A hora e a vez é das reformas trabalhista e sindical, nem bem outra delas, a da Previdência, é colocada no congelador, e tão polêmica quanto as anteriores, a tributarista anda a passos miúdos. Como sempre, a polêmica surge antes da decolagem.
A proposta do presidente da Câmara dos Deputados, o petista João Paulo Cunha, de adiar para 2005 a discussão das reformas trabalhista e sindical causa questionamentos e indagações. Cunha defende o postergamento por causa das eleições municipais de 2004, para a escolha de prefeitos e vereadores.
Mas nem a idéia e muito menos a justificativa convencem o presidente da Força Sindical, Paulo Pereira da Silva, o Paulinho.

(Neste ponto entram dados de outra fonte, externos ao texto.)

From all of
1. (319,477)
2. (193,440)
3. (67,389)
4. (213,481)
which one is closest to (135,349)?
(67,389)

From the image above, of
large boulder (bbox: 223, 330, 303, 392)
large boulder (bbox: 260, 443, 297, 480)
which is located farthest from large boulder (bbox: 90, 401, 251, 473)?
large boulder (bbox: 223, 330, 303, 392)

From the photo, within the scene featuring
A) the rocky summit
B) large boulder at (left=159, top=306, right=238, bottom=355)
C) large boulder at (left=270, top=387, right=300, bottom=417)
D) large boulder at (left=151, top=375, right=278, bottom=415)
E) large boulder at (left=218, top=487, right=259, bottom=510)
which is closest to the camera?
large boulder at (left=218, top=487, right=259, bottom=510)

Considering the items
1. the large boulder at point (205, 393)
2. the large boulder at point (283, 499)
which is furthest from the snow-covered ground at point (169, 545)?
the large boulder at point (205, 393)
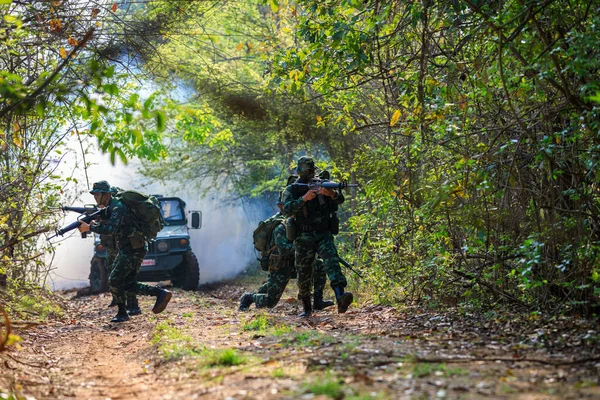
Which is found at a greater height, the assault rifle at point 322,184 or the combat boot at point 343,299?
the assault rifle at point 322,184

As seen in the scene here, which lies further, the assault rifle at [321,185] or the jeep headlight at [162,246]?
the jeep headlight at [162,246]

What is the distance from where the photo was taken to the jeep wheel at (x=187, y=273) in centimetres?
1648

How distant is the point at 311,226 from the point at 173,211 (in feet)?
28.8

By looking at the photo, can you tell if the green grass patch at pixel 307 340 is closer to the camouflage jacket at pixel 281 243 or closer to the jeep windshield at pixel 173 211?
the camouflage jacket at pixel 281 243

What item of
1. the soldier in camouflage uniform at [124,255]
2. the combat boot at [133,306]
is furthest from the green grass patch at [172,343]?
the combat boot at [133,306]

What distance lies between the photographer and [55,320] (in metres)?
10.5

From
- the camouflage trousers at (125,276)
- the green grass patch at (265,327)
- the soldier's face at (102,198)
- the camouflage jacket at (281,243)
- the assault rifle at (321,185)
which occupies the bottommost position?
the green grass patch at (265,327)

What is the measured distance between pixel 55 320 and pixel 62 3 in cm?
460

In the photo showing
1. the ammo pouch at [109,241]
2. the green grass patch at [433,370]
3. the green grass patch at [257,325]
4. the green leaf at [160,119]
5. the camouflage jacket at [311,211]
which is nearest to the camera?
→ the green grass patch at [433,370]

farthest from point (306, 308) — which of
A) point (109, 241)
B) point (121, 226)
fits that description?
point (109, 241)

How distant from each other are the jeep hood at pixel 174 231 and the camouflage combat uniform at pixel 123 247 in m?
5.81

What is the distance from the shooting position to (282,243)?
34.0 ft

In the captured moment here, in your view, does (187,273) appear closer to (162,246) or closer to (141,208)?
(162,246)

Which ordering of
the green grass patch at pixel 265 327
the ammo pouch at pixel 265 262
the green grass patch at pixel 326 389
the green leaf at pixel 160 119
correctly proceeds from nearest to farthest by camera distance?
the green grass patch at pixel 326 389, the green leaf at pixel 160 119, the green grass patch at pixel 265 327, the ammo pouch at pixel 265 262
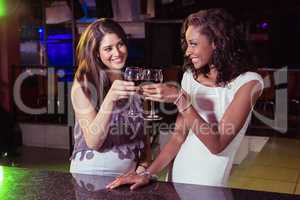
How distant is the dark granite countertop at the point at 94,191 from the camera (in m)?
1.07

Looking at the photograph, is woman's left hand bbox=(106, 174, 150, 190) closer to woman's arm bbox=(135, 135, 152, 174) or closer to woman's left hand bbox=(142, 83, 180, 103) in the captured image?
woman's left hand bbox=(142, 83, 180, 103)

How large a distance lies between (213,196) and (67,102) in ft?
12.3

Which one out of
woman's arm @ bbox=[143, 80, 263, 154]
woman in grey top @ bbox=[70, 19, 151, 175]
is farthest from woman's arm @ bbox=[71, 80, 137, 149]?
woman's arm @ bbox=[143, 80, 263, 154]

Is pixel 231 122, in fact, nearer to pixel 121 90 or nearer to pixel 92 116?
pixel 121 90

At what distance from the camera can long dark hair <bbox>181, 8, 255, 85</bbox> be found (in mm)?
1441

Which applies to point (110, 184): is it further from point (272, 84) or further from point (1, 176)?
point (272, 84)

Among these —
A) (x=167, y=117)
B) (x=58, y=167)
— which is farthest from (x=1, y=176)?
(x=58, y=167)

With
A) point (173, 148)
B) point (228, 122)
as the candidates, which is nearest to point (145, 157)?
point (173, 148)

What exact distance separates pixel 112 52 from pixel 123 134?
0.99 ft

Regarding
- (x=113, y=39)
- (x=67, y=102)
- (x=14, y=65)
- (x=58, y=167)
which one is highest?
(x=113, y=39)

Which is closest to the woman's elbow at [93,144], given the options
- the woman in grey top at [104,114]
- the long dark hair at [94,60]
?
the woman in grey top at [104,114]

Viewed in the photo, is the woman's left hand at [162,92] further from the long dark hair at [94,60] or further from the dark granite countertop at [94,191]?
the long dark hair at [94,60]

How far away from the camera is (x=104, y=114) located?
144 cm

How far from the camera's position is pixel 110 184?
1164mm
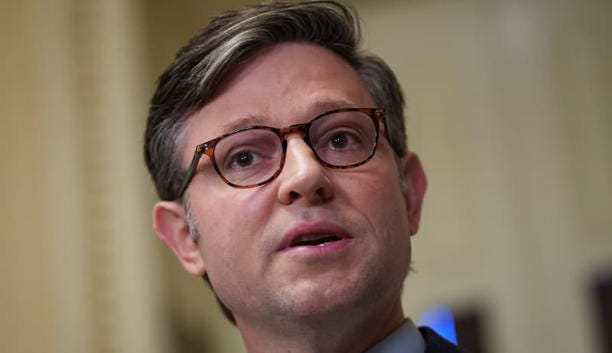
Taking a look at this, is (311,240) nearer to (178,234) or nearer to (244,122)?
(244,122)

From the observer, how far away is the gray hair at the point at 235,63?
4.12 ft

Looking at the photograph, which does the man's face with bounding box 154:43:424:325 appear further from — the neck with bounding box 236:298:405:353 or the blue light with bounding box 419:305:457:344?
the blue light with bounding box 419:305:457:344

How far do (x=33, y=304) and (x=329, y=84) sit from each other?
5.21ft

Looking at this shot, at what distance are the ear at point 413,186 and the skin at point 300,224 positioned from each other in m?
0.05

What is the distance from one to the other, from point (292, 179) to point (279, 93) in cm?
16

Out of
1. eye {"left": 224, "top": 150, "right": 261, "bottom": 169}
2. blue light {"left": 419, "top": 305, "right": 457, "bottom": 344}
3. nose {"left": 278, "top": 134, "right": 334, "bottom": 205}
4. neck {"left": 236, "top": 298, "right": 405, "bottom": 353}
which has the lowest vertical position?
blue light {"left": 419, "top": 305, "right": 457, "bottom": 344}

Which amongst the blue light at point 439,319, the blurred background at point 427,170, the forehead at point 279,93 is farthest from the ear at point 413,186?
the blue light at point 439,319

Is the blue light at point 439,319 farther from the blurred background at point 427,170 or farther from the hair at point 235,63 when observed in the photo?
the hair at point 235,63

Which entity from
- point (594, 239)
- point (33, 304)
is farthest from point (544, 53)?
point (33, 304)

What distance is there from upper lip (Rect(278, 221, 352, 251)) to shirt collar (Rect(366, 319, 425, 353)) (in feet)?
0.60

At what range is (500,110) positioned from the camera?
3.63 meters

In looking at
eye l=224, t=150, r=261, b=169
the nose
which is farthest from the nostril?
eye l=224, t=150, r=261, b=169

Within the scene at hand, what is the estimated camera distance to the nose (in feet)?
3.63

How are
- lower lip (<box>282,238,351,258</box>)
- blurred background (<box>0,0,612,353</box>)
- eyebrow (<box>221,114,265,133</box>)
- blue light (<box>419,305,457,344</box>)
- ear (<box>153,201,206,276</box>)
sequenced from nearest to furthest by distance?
lower lip (<box>282,238,351,258</box>)
eyebrow (<box>221,114,265,133</box>)
ear (<box>153,201,206,276</box>)
blurred background (<box>0,0,612,353</box>)
blue light (<box>419,305,457,344</box>)
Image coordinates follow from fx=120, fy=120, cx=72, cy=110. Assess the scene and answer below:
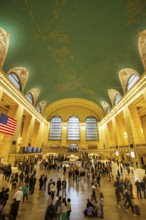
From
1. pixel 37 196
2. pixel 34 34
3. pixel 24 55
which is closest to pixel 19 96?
pixel 24 55

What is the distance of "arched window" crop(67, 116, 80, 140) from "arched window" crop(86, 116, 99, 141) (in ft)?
8.35

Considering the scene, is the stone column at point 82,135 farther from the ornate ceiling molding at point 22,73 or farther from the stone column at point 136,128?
the ornate ceiling molding at point 22,73

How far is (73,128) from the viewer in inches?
1246

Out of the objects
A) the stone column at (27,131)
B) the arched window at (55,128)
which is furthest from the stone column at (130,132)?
the arched window at (55,128)

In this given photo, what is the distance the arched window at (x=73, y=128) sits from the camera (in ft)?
101

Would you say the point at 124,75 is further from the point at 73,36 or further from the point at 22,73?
the point at 22,73

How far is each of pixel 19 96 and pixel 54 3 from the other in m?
11.6

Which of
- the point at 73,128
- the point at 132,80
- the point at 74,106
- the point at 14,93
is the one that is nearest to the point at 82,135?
the point at 73,128

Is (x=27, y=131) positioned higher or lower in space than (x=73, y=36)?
lower

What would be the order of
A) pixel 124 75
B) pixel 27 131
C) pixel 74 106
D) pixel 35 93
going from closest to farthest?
pixel 124 75 < pixel 27 131 < pixel 35 93 < pixel 74 106

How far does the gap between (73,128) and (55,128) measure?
4716 millimetres

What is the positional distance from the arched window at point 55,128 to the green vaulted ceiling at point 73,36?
16.1 metres

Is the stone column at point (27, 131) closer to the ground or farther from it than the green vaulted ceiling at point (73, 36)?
closer to the ground

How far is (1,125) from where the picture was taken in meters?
10.7
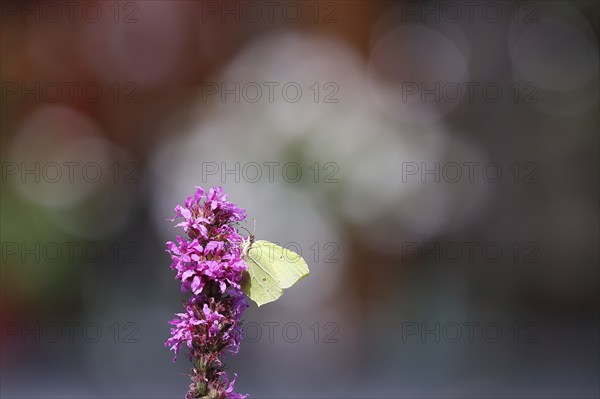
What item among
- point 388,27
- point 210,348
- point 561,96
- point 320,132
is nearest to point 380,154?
point 320,132

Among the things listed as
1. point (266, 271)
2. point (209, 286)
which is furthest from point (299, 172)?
point (209, 286)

Para ele, a avaliação do presidente da Câmara dos Deputados é ''um erro'', pois a própria Força Sindical, como também a CGT e a CUT teriam, conforme palavras de Paulinho, ''condições de apresentar uma nova proposta de estrutura sindical em um prazo de 15 a 20 dias''.
A exposição acima, no entanto, evidencia ''erros'' de ambos os lados e equívocos em ambas as avaliações. Por que os parlamentares teriam que adiar a discussão de temas importantes por causa das eleições municipais? Estariam alguns deles com a intenção de acompanhar de perto as campanhas eleitorais de seus partidários? Deixariam, portanto, a casa de leis nesse período para marcar presença em suas bases, apoiando seus candidatos a prefeitos e vereadores? Embora esta seja uma prática de certa maneira corriqueira, significa um descompromisso de quem dela se usa para com a população que o elegeu.
Quanto às centrais sindicais, indaga-se: 15 a 20 dias não seria um prazo reduzido para discussão de tema tão importante, a reforma sindical? Mesmo que o assunto já esteja nas pautas das entidades, ainda assim não restaria um outro tema tão ou mais importante, a reforma trabalhista? Com tão pouco tempo, os trabalhadores, principais interessados, ficariam mais uma vez de fora desse processo de discussão?
Então o que se vê é que a pressa de um lado e a intenção de morosidade de outro são prejudiciais para a parte que mais precisa debater a reforma trabalhista. Pode ter razão Paulinho, ao criticar Cunha por querer as reformas discutidas somente em 2005. Mas antecipar para agora é o maior dos equívocos. Não se trata de uma reunião de condomínio para decidir pela troca de marca do detergente usado pela faxineira. Melhor debater as reformas trabalhista e sindical em 2004, pois as eleições municipais nada têm a ver com as atividades dos parlamentares.